======== RECORDED INFORMATION ========
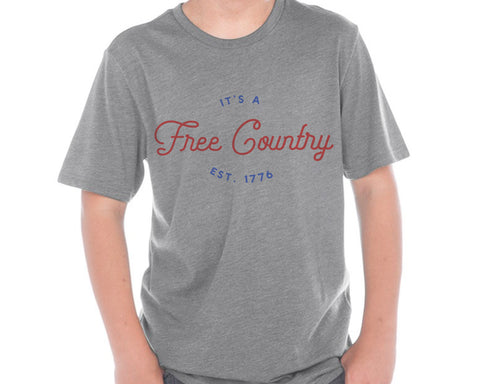 Free Country Fourth of July t-shirt (Youth)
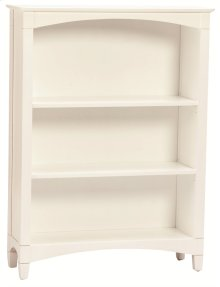 Essex Sm Bookcase white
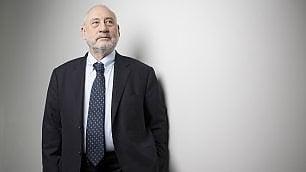 La profezia di Stiglitz: un'Europa trumpizzata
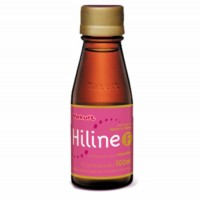 Hiline-F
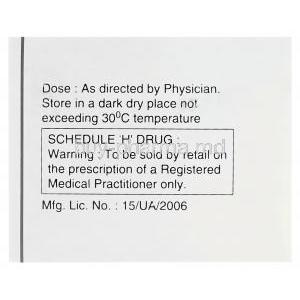 Doxin-25, Generic Sinequan, Doxepin 25mg Box Information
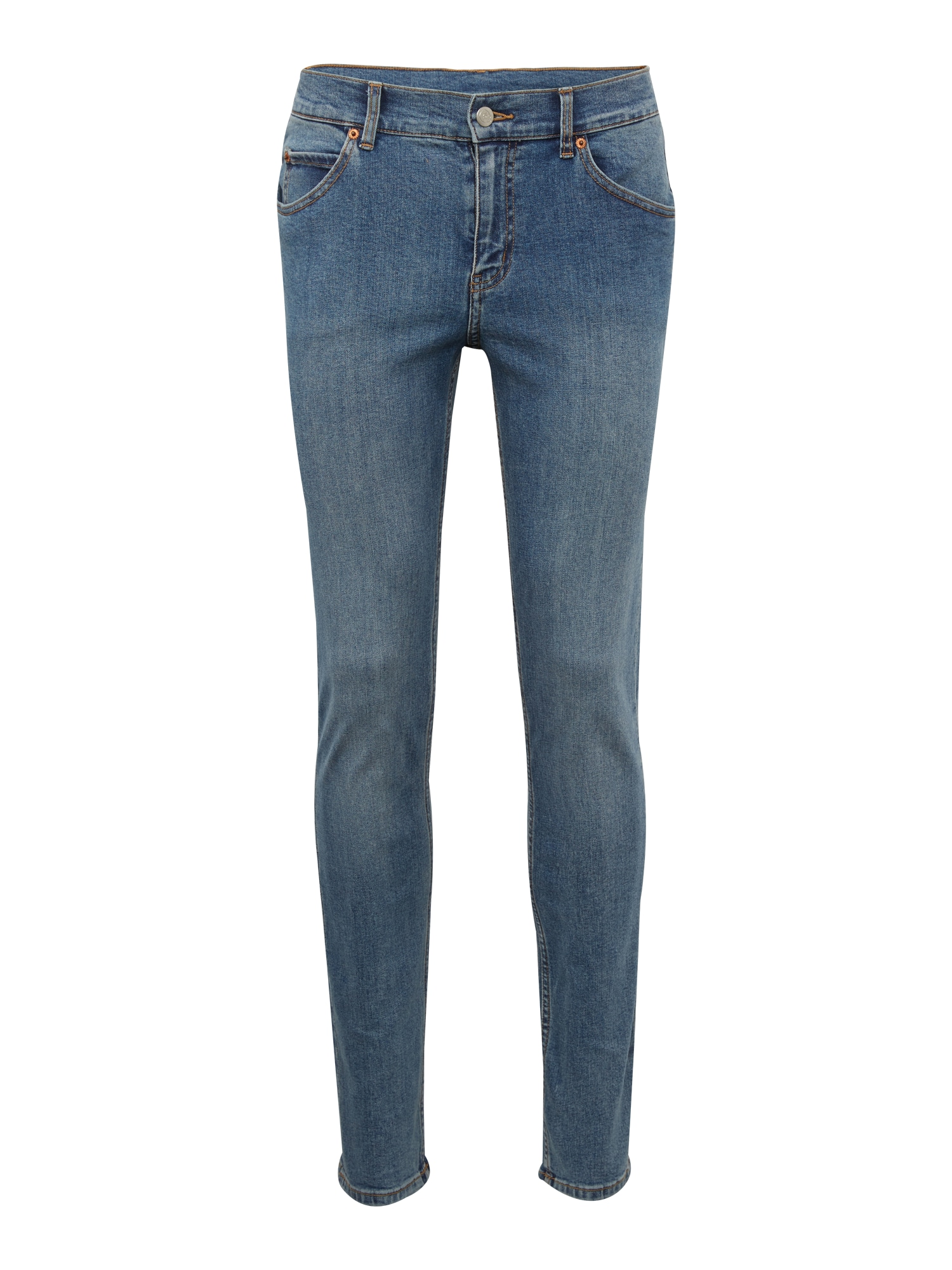 CHEAP MONDAY Heren Jeans blue denim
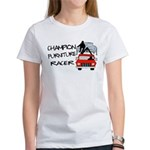 Champion Furniture Racer Women's T-Shirt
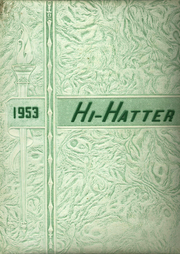 1953 Edition, Hatboro High School - Hi Hatter Yearbook (Hatboro, PA)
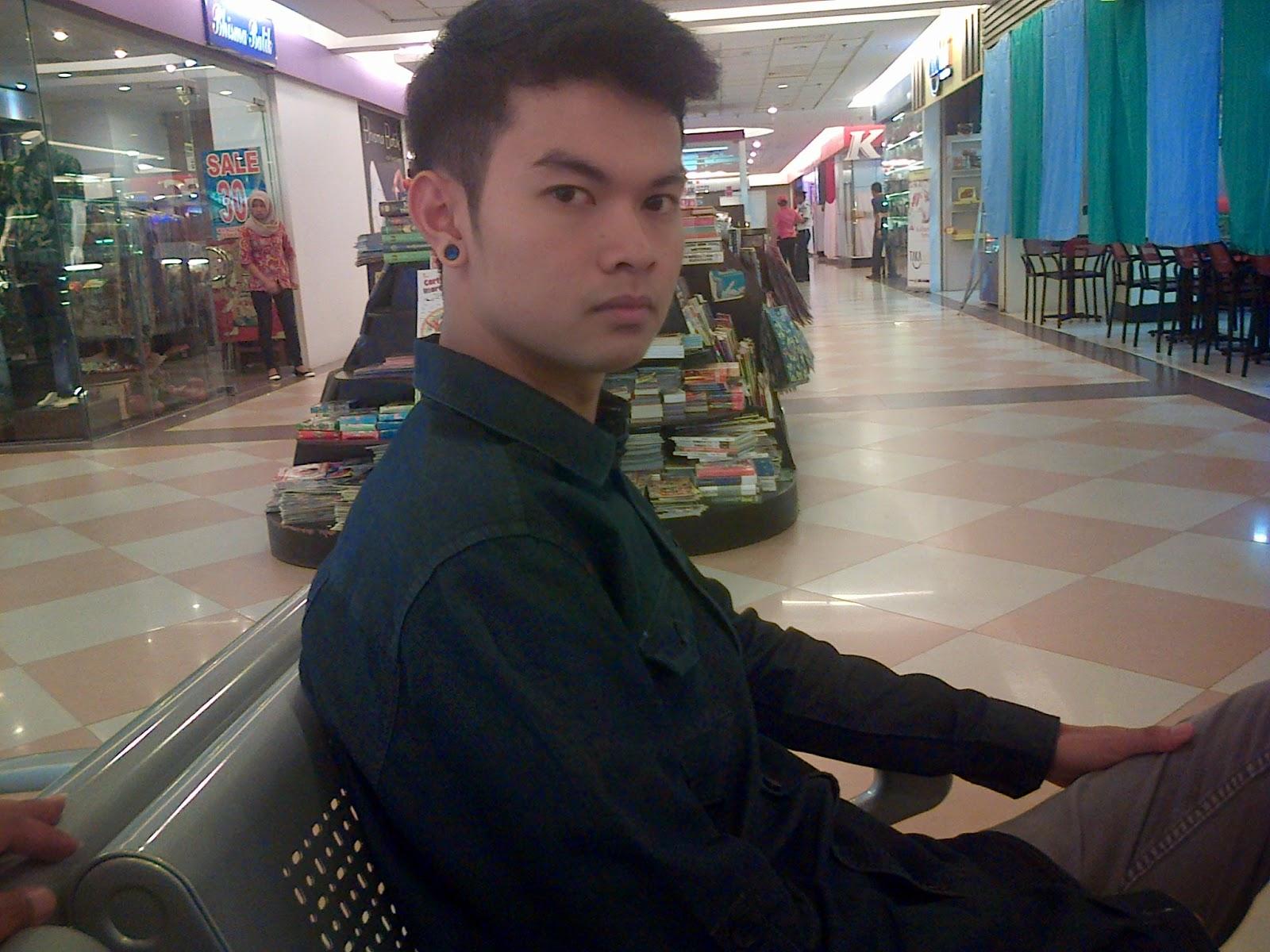 pria yang paling ganteng di indonesia pria terganteng di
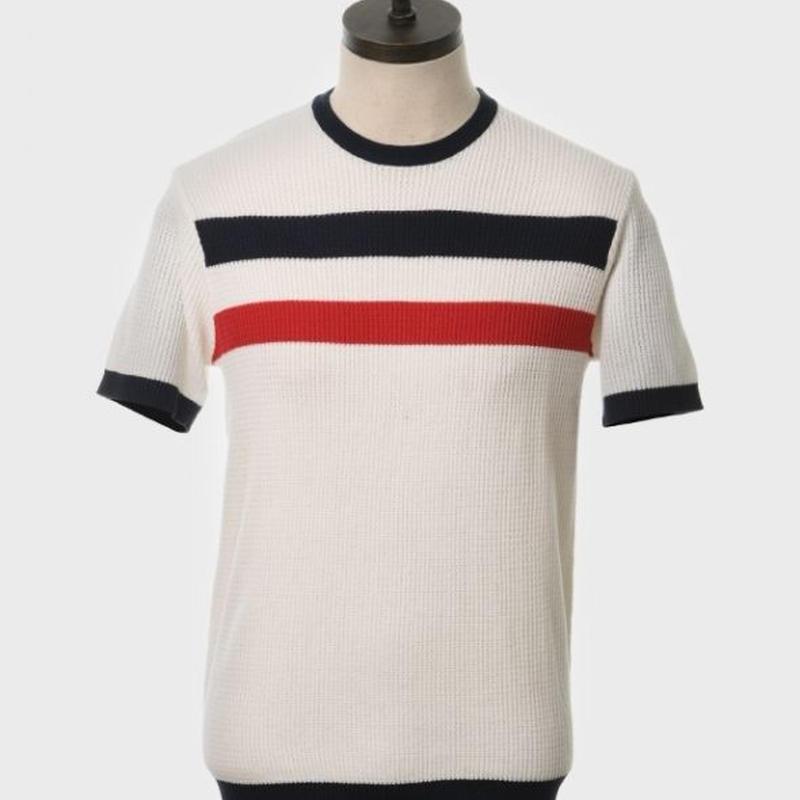 ARTGALLERYワッフルニットTシャツ〈オフホワイト〉
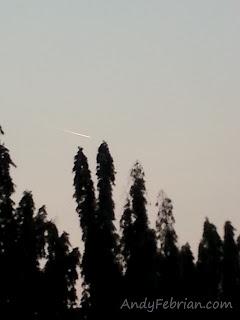 foto komet 1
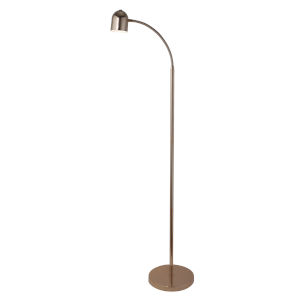 Tiara French Gold 51-Inch One-Light LED Floor Lamp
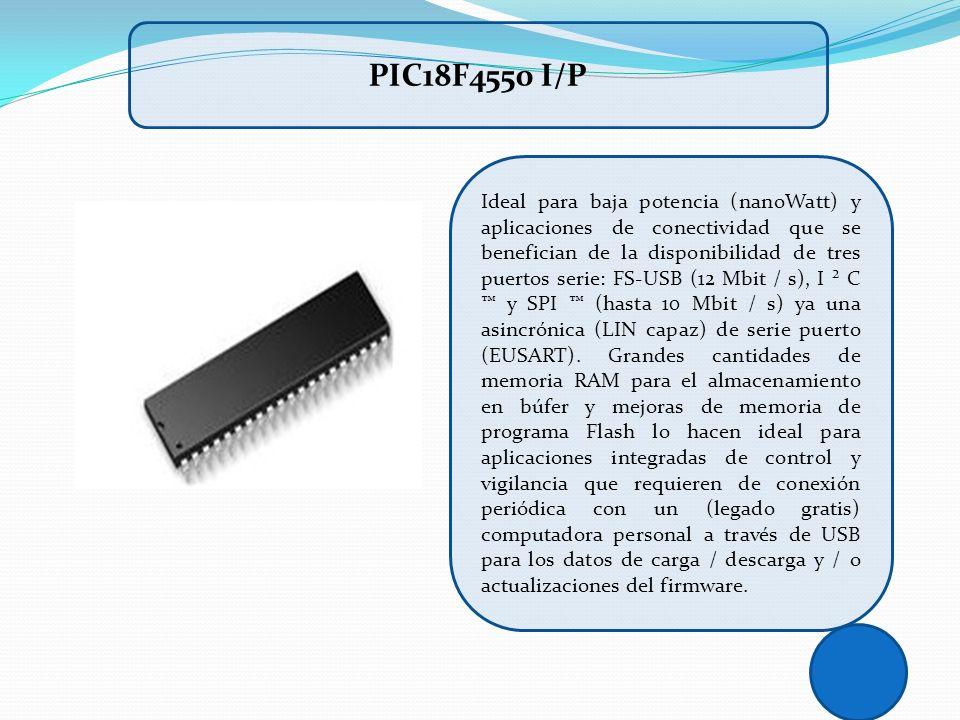 Ideal para baja potencia (nanoWatt) y aplicaciones de conectividad que se benefician de la disponibilidad de tres puertos serie: FS-USB (12 Mbit / s),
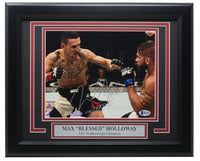Max Blessed Holloway Signed Framed 8x10 Photo vs. Jeremy Stephens BAS - Sports Integrity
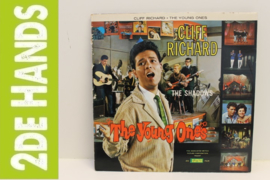 Cliff Richard And The Shadows – The Young Ones (LP) J50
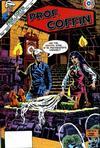 Cover for Professor Coffin (Charlton, 1985 series) #19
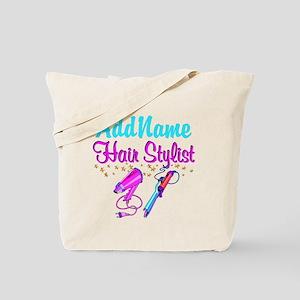 STUNNING STYLIST Tote Bag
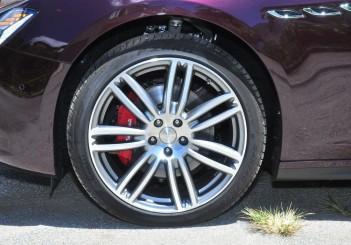 Maserati Ghibli - 23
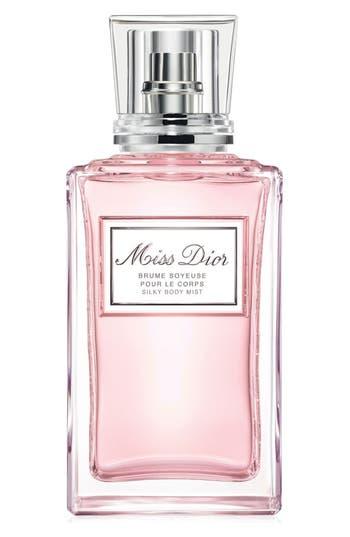 Dior 'Miss Dior' Silky Body Mist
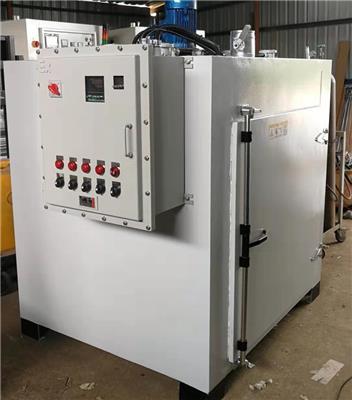 青海真空干燥箱廠家 蘇州迄隆烘箱設備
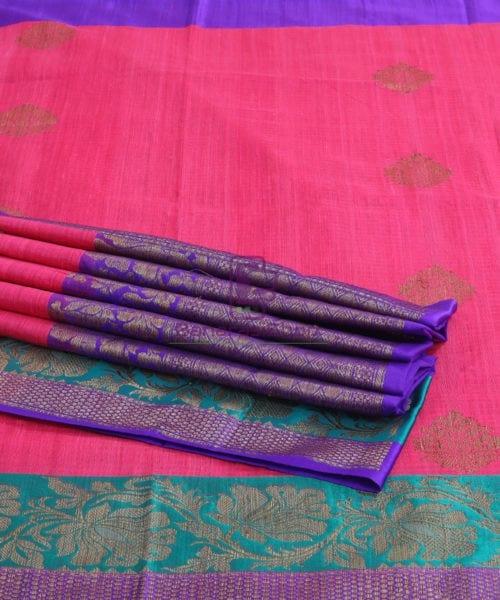 Banarasi Pure Handloom Dupion Silk Bubblegum Pink Saree 7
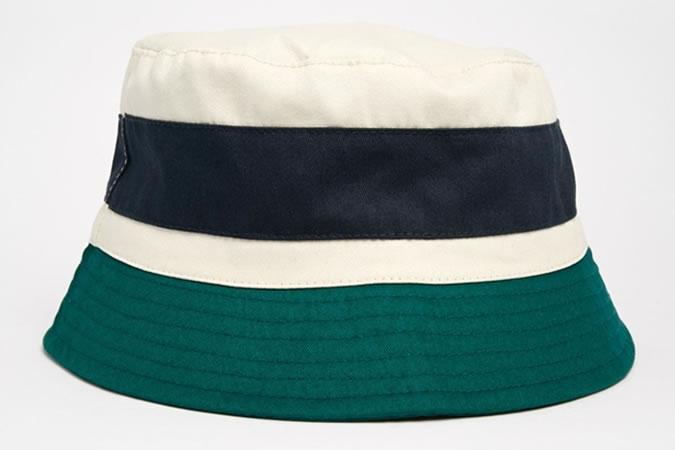 summer-hats-asos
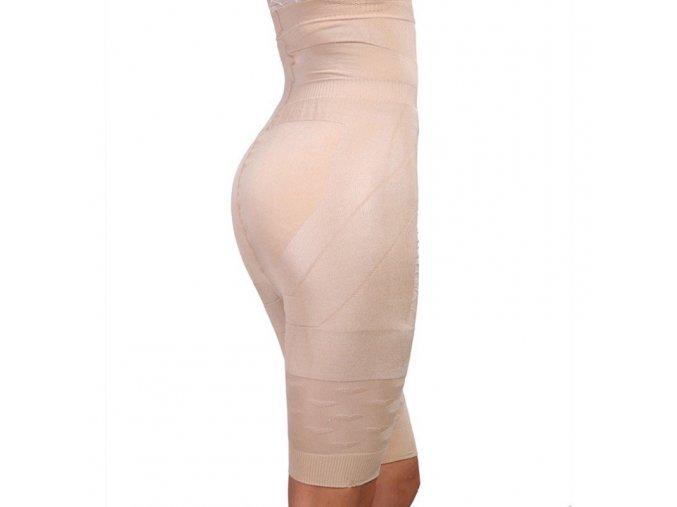 B´žové tělové spodní prádlo univerzální 1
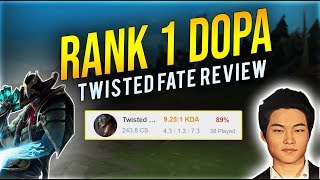 Rank 1 DOPA smurfing in CHINA   Translated Twisted Fate review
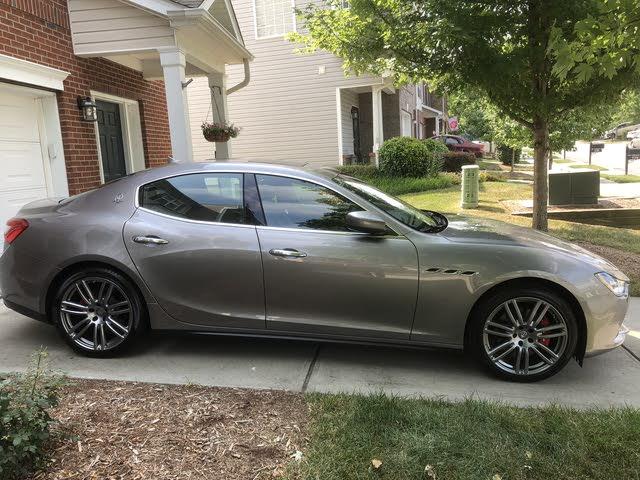 Foto de un 2017 Maserati Ghibli S 3.0L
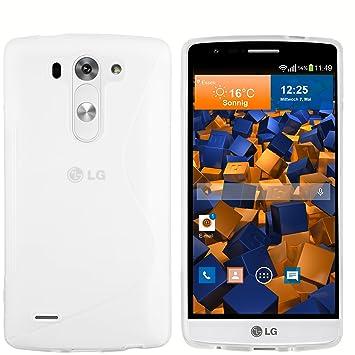 Mumbi S TPU Carcasas LG G3 Blanco Transparente cáscara (no ...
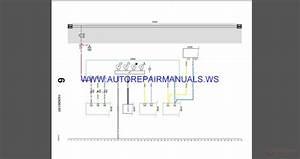 Daf Wiring Diagram Manual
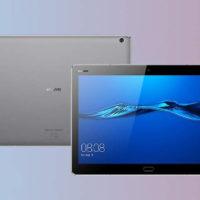 Huawei MediaPad M3 Lite Wifi Tablet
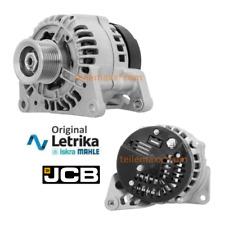 95A Iskra Letrika Lichtmaschine JCB Palazzani Sidermeccanica 11.204.215 AAK5840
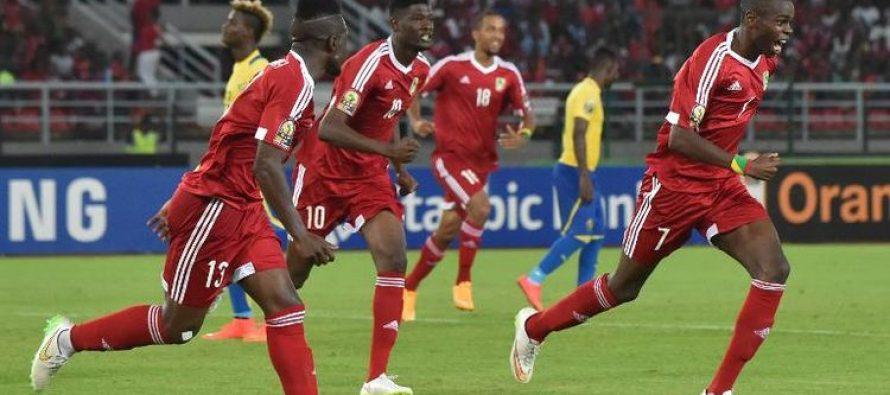 Eliminatoires Mondial 2018 : Le Congo renverse l'Ethiopie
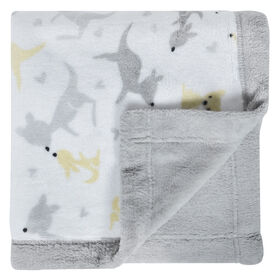 Perlimpinpin Plush Blanket - Kangaroo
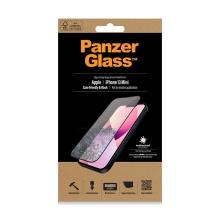 Tvrzené sklo (Tempered Glass) PANZERGLASS pro Apple iPhone 13 mini - černý rámeček - antibakteriální - 0,4mm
========
ABOUT THIS EXERCISE —
Would you please reproduce verbatim the run of lines that opens the listing and ends with the line holding "Banarasi Pure Handloom", and only that run, leaving every picture out?

EXERCISE OUTPUT —
 Free Country Fourth of July t-shirt (Youth)
 Essex Sm Bookcase white
 La profezia di Stiglitz: un'Europa trumpizzata
 Hiline-F
 Doxin-25, Generic Sinequan, Doxepin 25mg Box Information
 CHEAP MONDAY Heren Jeans blue denim
 Champion Furniture Racer Women's T-Shirt
 1953 Edition, Hatboro High School - Hi Hatter Yearbook (Hatboro, PA)
 pria yang paling ganteng di indonesia pria terganteng di
 ARTGALLERYワッフルニットTシャツ〈オフホワイト〉
 foto komet 1
 Tiara French Gold 51-Inch One-Light LED Floor Lamp
 Ideal para baja potencia (nanoWatt) y aplicaciones de conectividad que se benefician de la disponibilidad de tres puertos serie: FS-USB (12 Mbit / s),
Max Blessed Holloway Signed Framed 8x10 Photo vs. Jeremy Stephens BAS - Sports Integrity
 Cliff Richard And The Shadows – The Young Ones (LP) J50
 Cover for Professor Coffin (Charlton, 1985 series) #19
 STUNNING STYLIST Tote Bag
 Maserati Ghibli - 23
 Dior 'Miss Dior' Silky Body Mist
 青海真空干燥箱廠家 蘇州迄隆烘箱設備
 Banarasi Pure Handloom Dupion Silk Bubblegum Pink Saree 7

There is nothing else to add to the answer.